What is Concrete Maturity?
The maturity method or ASTM C1074: Standard Practice for Estimating Concrete Strength by the Maturity Method, is a non-destructive testing technique. This method allows you to estimate the early-age and compressive strength of in-place concrete in real-time. It is based on the principle that concrete strength is directly related to its hydration temperature history. In other words, maturity is a value that represents the progression of concrete curing. A mix calibration is required to implement this concept in a project. The goal of the calibration is to determine a relationship between maturity and strength for a specific mix. This method allows you to eliminate field-cured cylinder testing and switch to wireless sensors for both temperature and strength monitoring. Wireless sensors, like SmartRock™ are placed within the concrete formwork, secured on the rebar, before pouring. Temperature data is collected by the sensor and uploaded to any smart device within an app using a wireless connection. This information is then used to calculate the compressive strength of the in-situ concrete element based on the maturity equation that is set up in the app. This strength data is considered to be very accurate and reliable as the sensors are subject to the same curing conditions as the in-situ concrete slab.
Using Wireless Concrete Maturity Sensors to Measure Strength
When you use SmartRock™ on your jobsite, you get temperature and strength data uploaded on your mobile device every 15 minutes. This is done using a wireless signal, meaning you have to be onsite to collect this information. However, it is much easier than having to search for wires under blankets to collect data with a logger, if you were to use wired sensors. This also improves safety standards on your site as wires won’t get in the way of other operations.
Equipped with real-time results, contractors can improve the heating process, decrease energy costs, and save time in their project schedule by knowing when to move on to subsequent construction operations, such as; formwork removal or post-tensioning.
The Problem of Tendon Deterioration
One of the biggest worries when tensioning is the possibility of corrosion. Though post-tensioned tendons are encased in protective materials, water and salts can still get in if the anchors of the steel tendons are not properly protected. This problem becomes more severe in cold weather conditions when de-icing salts are used and more moisture is in the air. The acceleration of corrosion results in a reduced service life of the structure.
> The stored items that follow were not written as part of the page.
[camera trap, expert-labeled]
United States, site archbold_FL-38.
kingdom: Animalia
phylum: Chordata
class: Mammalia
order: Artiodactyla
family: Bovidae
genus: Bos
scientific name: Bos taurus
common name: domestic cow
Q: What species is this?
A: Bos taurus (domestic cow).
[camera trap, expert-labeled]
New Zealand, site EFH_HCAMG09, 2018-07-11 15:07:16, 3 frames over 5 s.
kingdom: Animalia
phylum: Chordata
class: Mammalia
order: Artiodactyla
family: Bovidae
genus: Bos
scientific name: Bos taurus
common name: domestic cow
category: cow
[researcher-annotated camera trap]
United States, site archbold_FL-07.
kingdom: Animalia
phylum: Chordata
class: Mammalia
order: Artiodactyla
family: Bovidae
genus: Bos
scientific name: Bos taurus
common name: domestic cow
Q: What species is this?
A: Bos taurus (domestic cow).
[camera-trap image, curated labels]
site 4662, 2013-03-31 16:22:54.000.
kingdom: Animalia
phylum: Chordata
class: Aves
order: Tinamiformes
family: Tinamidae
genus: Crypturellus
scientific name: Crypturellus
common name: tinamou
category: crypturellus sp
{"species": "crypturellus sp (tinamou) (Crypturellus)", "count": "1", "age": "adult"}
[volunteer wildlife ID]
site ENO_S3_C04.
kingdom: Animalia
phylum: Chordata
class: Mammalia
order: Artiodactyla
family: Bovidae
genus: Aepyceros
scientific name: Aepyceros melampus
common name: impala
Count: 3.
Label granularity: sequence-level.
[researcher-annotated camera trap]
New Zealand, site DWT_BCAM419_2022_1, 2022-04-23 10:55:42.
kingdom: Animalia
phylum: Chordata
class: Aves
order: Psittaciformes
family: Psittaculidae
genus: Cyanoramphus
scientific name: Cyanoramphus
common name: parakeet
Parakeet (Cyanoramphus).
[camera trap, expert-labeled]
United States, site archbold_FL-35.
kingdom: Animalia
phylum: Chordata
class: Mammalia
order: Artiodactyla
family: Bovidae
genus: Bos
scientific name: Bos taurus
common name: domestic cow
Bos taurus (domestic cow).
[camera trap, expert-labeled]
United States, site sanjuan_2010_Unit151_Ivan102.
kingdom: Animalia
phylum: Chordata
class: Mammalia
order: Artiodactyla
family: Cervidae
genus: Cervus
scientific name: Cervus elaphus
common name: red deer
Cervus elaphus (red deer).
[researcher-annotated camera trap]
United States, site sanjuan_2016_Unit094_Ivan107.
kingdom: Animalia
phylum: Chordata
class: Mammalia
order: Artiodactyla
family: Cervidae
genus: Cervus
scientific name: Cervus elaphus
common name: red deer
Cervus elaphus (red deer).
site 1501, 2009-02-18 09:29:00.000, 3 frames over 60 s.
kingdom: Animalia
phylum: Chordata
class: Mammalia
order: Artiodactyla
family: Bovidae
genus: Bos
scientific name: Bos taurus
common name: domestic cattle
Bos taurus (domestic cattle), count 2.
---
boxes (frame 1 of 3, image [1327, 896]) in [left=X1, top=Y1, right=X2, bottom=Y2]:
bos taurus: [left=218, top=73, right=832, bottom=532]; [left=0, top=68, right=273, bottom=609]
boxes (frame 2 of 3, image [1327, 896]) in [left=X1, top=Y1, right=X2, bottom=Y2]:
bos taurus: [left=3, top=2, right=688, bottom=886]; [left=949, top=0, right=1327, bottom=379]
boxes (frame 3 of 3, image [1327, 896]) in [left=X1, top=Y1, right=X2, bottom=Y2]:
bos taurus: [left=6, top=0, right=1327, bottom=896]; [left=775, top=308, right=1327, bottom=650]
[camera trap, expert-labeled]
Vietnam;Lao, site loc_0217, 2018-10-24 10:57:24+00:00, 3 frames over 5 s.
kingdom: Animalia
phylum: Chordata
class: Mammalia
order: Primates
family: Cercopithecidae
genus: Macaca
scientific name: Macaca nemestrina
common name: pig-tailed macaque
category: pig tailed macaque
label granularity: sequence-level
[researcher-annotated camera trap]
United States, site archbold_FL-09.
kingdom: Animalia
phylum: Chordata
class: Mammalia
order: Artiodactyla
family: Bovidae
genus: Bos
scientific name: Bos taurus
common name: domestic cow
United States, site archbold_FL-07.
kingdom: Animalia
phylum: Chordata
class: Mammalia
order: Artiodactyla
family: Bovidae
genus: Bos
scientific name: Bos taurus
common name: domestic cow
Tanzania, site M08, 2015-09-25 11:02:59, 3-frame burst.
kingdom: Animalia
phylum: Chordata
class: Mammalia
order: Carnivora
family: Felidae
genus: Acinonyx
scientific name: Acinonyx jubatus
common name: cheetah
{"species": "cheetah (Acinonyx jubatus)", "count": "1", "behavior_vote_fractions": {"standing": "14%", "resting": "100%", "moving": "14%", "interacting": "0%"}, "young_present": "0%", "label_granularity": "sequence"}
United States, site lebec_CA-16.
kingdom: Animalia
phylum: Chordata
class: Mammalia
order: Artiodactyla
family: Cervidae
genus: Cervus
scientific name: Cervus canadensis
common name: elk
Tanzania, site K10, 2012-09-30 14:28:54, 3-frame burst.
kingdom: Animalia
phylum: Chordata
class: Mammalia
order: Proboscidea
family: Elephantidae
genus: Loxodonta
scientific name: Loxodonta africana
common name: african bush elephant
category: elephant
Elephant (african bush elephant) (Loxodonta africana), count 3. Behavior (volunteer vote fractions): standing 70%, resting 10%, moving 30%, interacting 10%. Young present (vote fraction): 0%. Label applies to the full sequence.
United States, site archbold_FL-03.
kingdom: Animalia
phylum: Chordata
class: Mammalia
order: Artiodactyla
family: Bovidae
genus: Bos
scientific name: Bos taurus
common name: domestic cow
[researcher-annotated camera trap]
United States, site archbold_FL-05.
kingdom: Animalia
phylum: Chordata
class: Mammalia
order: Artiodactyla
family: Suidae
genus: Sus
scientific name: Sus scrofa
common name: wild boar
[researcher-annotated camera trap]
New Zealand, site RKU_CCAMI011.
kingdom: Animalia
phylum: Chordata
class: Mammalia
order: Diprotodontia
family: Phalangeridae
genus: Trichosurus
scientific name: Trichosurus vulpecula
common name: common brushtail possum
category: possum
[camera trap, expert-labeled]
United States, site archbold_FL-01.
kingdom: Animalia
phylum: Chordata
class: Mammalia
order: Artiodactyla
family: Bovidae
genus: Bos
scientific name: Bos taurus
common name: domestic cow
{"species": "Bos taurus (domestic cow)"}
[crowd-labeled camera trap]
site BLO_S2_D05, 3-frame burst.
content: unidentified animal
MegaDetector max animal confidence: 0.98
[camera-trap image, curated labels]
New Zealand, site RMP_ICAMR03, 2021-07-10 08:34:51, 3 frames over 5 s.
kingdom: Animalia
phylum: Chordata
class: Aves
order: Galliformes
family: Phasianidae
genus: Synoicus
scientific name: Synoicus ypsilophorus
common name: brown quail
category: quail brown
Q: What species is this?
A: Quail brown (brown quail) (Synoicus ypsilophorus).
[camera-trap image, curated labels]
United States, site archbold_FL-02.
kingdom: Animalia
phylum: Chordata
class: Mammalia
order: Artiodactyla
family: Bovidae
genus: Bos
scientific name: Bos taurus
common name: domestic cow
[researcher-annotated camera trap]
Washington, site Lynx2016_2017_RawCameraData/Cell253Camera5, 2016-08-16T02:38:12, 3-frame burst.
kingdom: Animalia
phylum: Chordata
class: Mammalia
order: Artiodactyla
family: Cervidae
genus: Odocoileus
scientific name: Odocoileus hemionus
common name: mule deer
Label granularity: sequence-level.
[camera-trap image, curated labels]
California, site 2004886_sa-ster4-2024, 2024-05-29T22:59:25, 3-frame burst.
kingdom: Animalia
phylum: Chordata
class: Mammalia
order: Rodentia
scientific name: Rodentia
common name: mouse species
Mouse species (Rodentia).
Repair, Rehabilitation, & Strengthening of Tendons
The strength and serviceability of a structure that has experienced deterioration can be difficult to repair. External post-tensioning can be used to increase and/or restore the load capacity of the structure. This can be done using steel or concrete beams. Repairs should be performed as required to maintain the structure and assure it is in a safe and serviceable condition. The most effective way to manage deterioration of a structure is to keep up with its maintenance. This includes practices to limit moisture and ensure adequate drainage and waterproofing by protecting expansion joints and seals. Furthermore, replacing deteriorated grout plugs and implementing protocols to prevent mechanical damage to tendons ensures the longevity of the structure. If deterioration has already begun in the post-tensioned structure, techniques such as tendon drying, re-greasing, injecting with an epoxy resin, and cathodic protection of anchorages can be introduced to limit further progression.